Впереди кусочек с наклонными плитами, требующий большого внимания. Еще немного и последняя лестница прощается с нами. А отсюда до второй снежной гривки — рукой подать. Но без кошек тут не обойтись. Спуск пошел быстрее. Охраняем лишь на самых крутых участках. Про­шли уже почти весь снежник, а вторая связка только вы­ходит на него.

Опять снимаем кошки. Надоедливая процедура, осо­бенно когда время дорого — дело совсем к вечеру. Знако­мый траверс скалистой стенки. Гривка. Кулуар и спуск к третьей снежной гривке, требующий осторожности, дабы не наградить нижнего хорошим камешком. Все прошло удачно.

Ба! Знакомое лицо улыбается навстречу. «Ураим! Якши, джигит! Лезь выше, там начальник, по­моги, рюкзак возьми», — и разошлись. Спешим скорее спуститься, чтобы невзначай шишка сверху не прилетела, и все-таки парочку камней он нам бросил. Опять встали на кошки.

У лагеря «5900» встречают уртаки. Кроме Зекира все налицо. Рады страшно! Решили было отправить их на «5600», но пока сматывали «шара-бара» стемнело совсем, да и они не выражали энтузиазма к спуску. Решили оста­вить ребят, благо и палатка еще одна прибыла. Ребята довольны.

Мое зрение восстановилось окончательно. В сухом и мягком мешке спать прекрасно.

7 сентября. Лагерь «5900».

Утро чудесное. Уже чувствуется, что спустились по­рядочно.

Солнце хорошо пригревает и воздух теплый — минус 3 градуса (вчера вечером было минус 5). Александр Фе­дорович поправляется страшно медленно. Все еще очень слаб.

Со скалы виден лагерь «5600». Нам кричат, видимо, го­рят нетерпением нас увидеть. А мы не спешим. Сначала отправили уртаков, затем собрались и сами. Пошли опять в том же порядке.

====================

▸ Что сделать:
[A] Какой была температура воздуха утром 7 сентября, согласно тексту о спуске?
[B] Повторите без изменений фрагмент текста о спуске: начните с места, где стоят слова «Опять снимаем кошки.», и остановитесь после слов «Все прошло удачно.».
Записи представляют собой самостоятельный материал, отдельный от текста о спуске.

▸ Записи:

====================

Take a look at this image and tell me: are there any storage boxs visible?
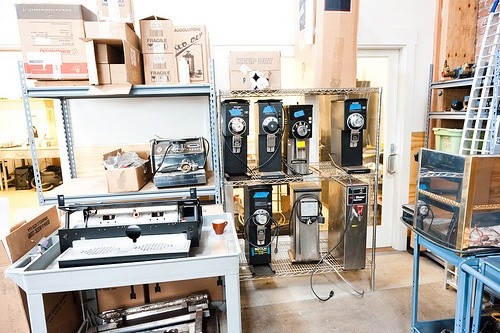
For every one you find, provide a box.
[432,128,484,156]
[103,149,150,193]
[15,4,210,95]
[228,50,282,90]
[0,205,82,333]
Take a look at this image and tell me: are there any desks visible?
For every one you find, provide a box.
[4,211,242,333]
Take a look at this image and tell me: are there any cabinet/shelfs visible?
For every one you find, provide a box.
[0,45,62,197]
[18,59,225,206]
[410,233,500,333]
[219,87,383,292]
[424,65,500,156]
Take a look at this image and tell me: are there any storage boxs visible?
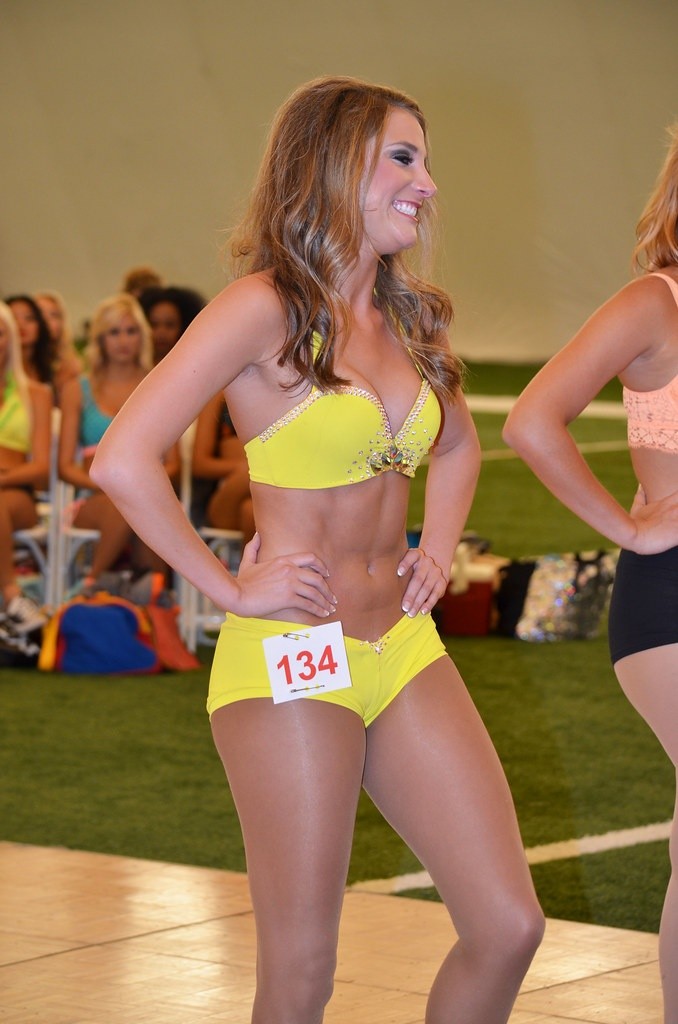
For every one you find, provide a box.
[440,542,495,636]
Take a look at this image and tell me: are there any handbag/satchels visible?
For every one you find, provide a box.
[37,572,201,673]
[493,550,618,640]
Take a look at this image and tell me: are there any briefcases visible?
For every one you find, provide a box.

====================

▸ Ответы к упражнению:
[A] Минус 3 градуса.

[B]
Опять снимаем кошки. Надоедливая процедура, осо­бенно когда время дорого — дело совсем к вечеру. Знако­мый траверс скалистой стенки. Гривка. Кулуар и спуск к третьей снежной гривке, требующий осторожности, дабы не наградить нижнего хорошим камешком. Все прошло удачно.